Problem details: From the forum thread on GNU make and BSD make below, reproduce word for word the part that begins with the words containing "And if yes, what" and ends with "(Jan 31, 2017)".

[start Given passage]

4. using along GNU make / BSD make
From this thread https://forums.freebsd.org/threads/48534/, the moderator answered :
"It's quite common on FreeBSD to use devel/gmake. A lot of ports use it."
So my question is : Could I have 2 "Make" available in same time and switch between both.
And if yes, what is the procedure to do so; and at last can I build a library with one and use it in project built with the other ? 

Hope you could help.
Olive


----------



## ShelLuser (Jan 31, 2017)

Olivier Rassemusse said:


> So my question is : Could I have 2 "Make" available in same time and switch between both.


By default you'll have make included in the base system (/usr/bin/make) and to get a good impression on what it can do all you have to do is check the make(1) manualpage.

GNU make (the "Linux variant") is no different from any other 3rd party software. It can be installed through the Ports collection or using online repositories. It would be installed as /usr/local/bin/gmake and as it's name implies it'll be easy to switch between the two.

[end Given passage]
[start Data]

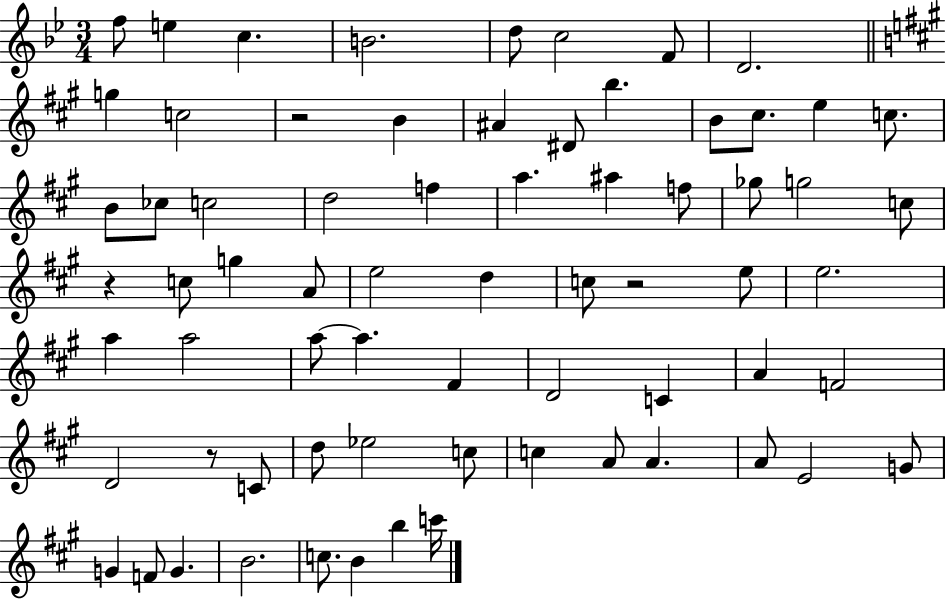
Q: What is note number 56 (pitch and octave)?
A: E4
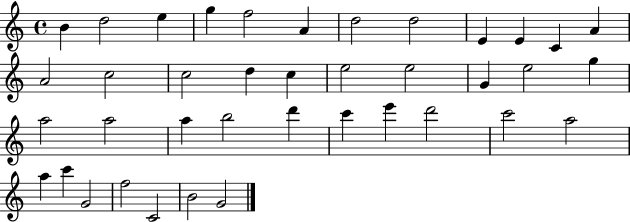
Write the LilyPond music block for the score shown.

[end Data]

Answer in full:
And if yes, what is the procedure to do so; and at last can I build a library with one and use it in project built with the other ? 

Hope you could help.
Olive


----------



## ShelLuser (Jan 31, 2017)